- [Segmento del documento]:
══════

Un mese esatto dopo essere tornato è già tempo di ripartire per fare in fondo il percorso inverso aggiungendo qualche altro migliaio di km.

Roma, Madrid, Miami, Bogotà : questa è la tratta che mi attende domani per quello che diventa il mio viaggio più lungo di sempre. Considerando voli, attesi e spostamenti, saranno 22 le ore di viaggio, due gli scali, quattro le città che calpesterò in un giorno, sette le ore di fuso a destinazione. Otto voli totali in dieci giorni. Una ammazzata senza giri di parole, ma anche una di quelle cose che vanno fatte, almeno una volta nella vita, quelle cose che se non le fai già sai che poi rimarranno nel cuore come un rimpianto.

Ogni tanto serve anche il colpo a sorpresa, sparigliare un attimo e regalare un brivido, e questo è di dimensioni notevoli.

Nei dieci giorni di viaggio ci sarà spazio anche per un voletto interno, una cosa di poco conto se paragonata a tutto il resto. Da Bogotà ci dirigeremo infatti anche a Cartagena per rientrare un po’ nel clima estivo e vacanziero, che riabbraccerò da solo anche a fine viaggio quando spezzerò la transvolata di ritorno fermandomi a Miami per una notte.

Ci siamo, qualche altra ora e poi inizierà the longest trip ever, ma da quella parte del mondo qualcuno mi attende ed è bene andare.

══════

- [Compiti da svolgere]:
a) Riporta dal testo sul viaggio il passo che comincia dalle parole "Roma, Madrid, Miami, Bogotà" e si ferma dopo le parole "di dimensioni notevoli.".
b) Rispondi alle seguenti domande sul testo sul viaggio.
(i) Quante saranno le ore di viaggio, considerando voli, attese e spostamenti?
(ii) Verso quale città ci si dirigerà da Bogotà con il volo interno?
(iii) In quale città l'autore si fermerà per una notte durante il ritorno?

══════

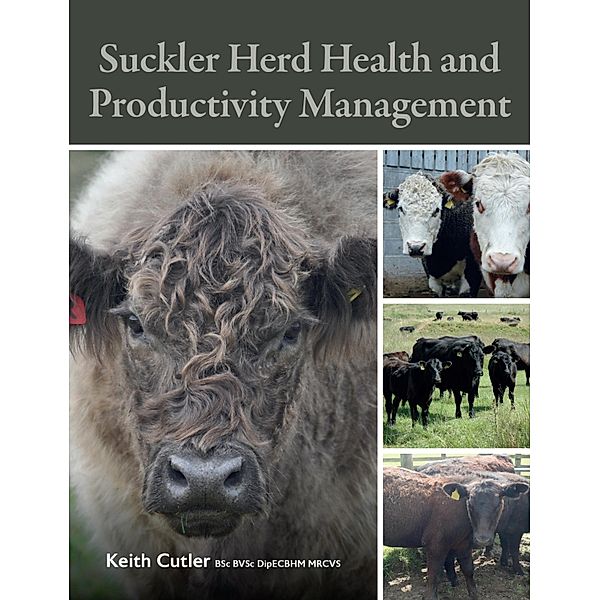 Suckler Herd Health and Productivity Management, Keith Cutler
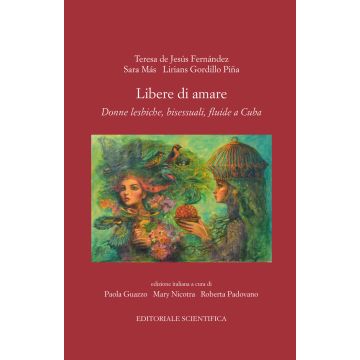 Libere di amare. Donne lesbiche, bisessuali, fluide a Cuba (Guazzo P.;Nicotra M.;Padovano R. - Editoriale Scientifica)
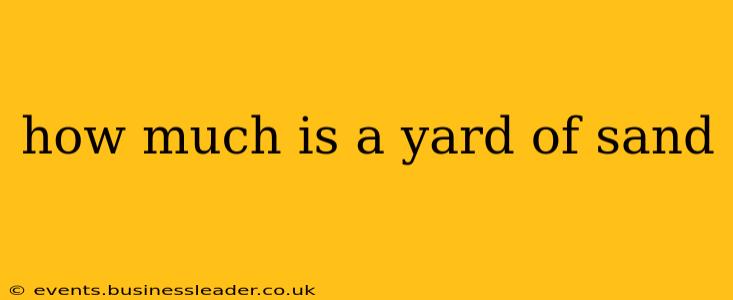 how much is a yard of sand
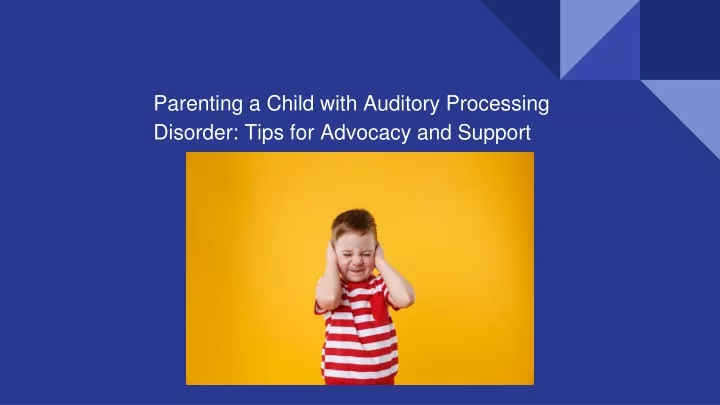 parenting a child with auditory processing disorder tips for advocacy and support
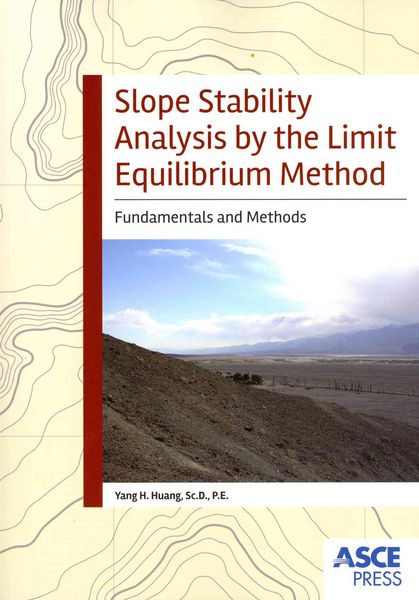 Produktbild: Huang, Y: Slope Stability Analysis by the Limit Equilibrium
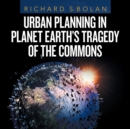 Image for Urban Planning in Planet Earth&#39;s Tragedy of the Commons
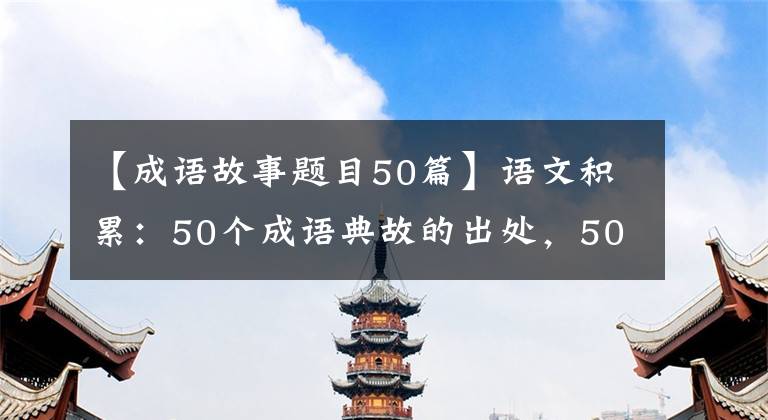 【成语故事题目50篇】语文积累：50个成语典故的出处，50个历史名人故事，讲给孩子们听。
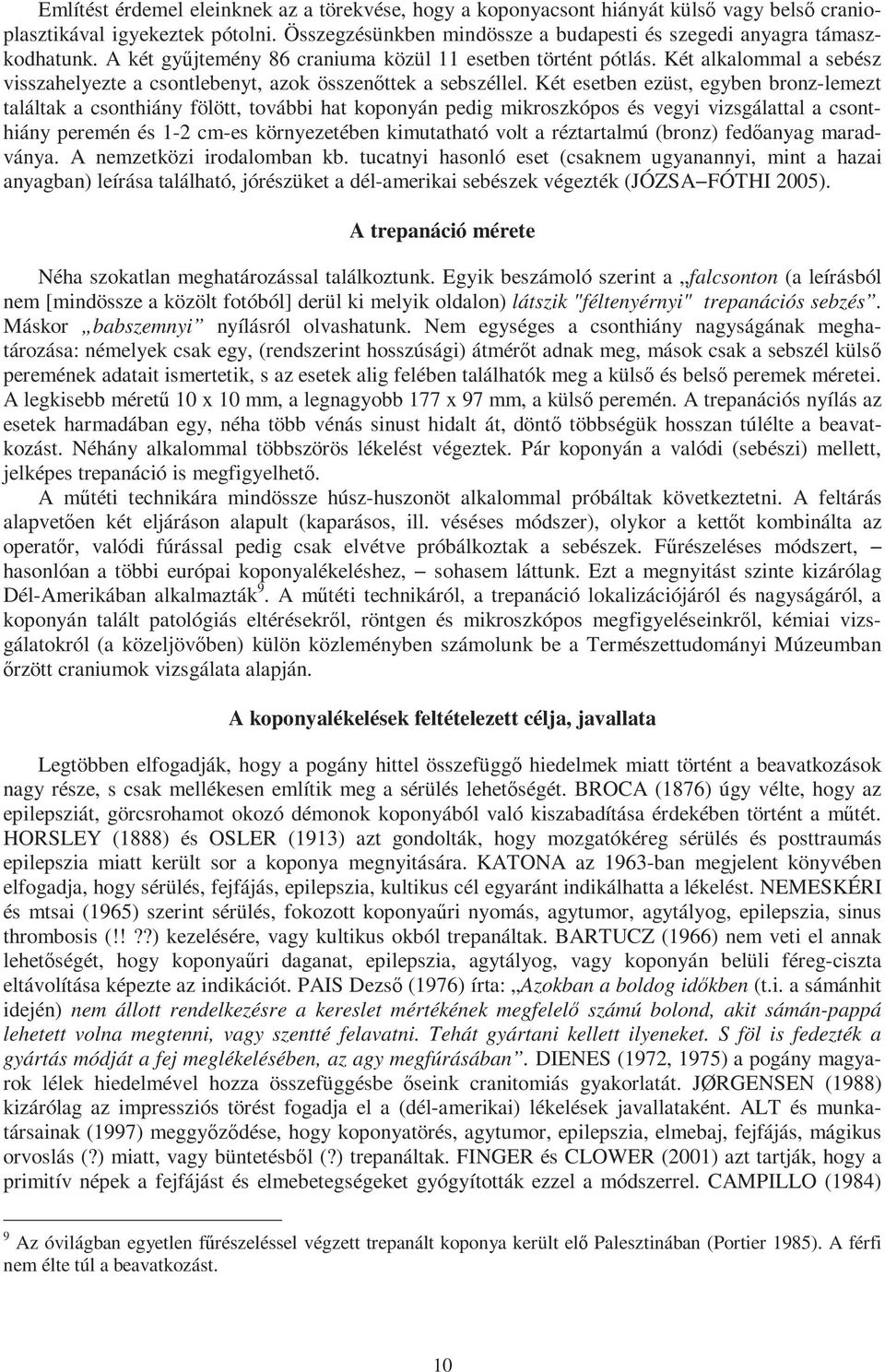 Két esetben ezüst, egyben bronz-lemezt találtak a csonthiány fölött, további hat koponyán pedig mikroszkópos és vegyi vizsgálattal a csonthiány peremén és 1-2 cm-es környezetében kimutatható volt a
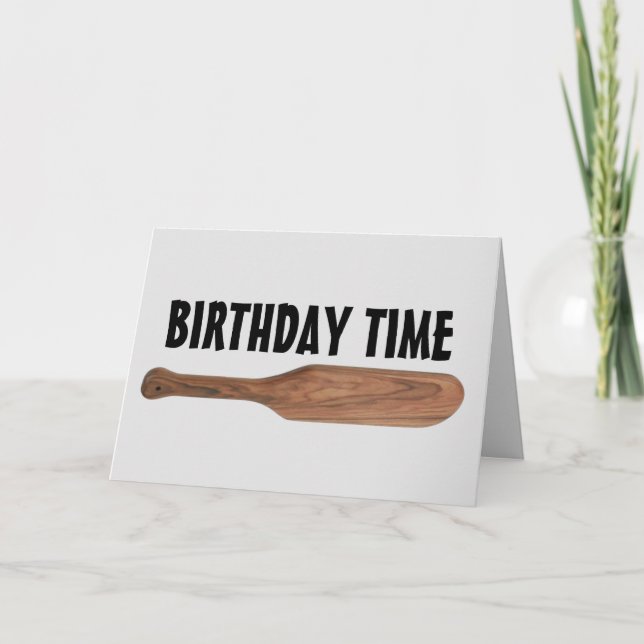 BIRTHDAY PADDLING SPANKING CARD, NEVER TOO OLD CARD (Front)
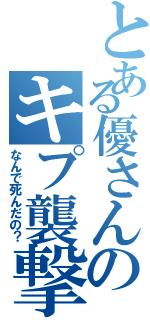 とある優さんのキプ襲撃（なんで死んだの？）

══════

- [Esercizio svolto]:
a)
Roma, Madrid, Miami, Bogotà : questa è la tratta che mi attende domani per quello che diventa il mio viaggio più lungo di sempre. Considerando voli, attesi e spostamenti, saranno 22 le ore di viaggio, due gli scali, quattro le città che calpesterò in un giorno, sette le ore di fuso a destinazione. Otto voli totali in dieci giorni. Una ammazzata senza giri di parole, ma anche una di quelle cose che vanno fatte, almeno una volta nella vita, quelle cose che se non le fai già sai che poi rimarranno nel cuore come un rimpianto.

Ogni tanto serve anche il colpo a sorpresa, sparigliare un attimo e regalare un brivido, e questo è di dimensioni notevoli.

b)
(i) Saranno 22 ore di viaggio.
(ii) Verso Cartagena.
(iii) A Miami.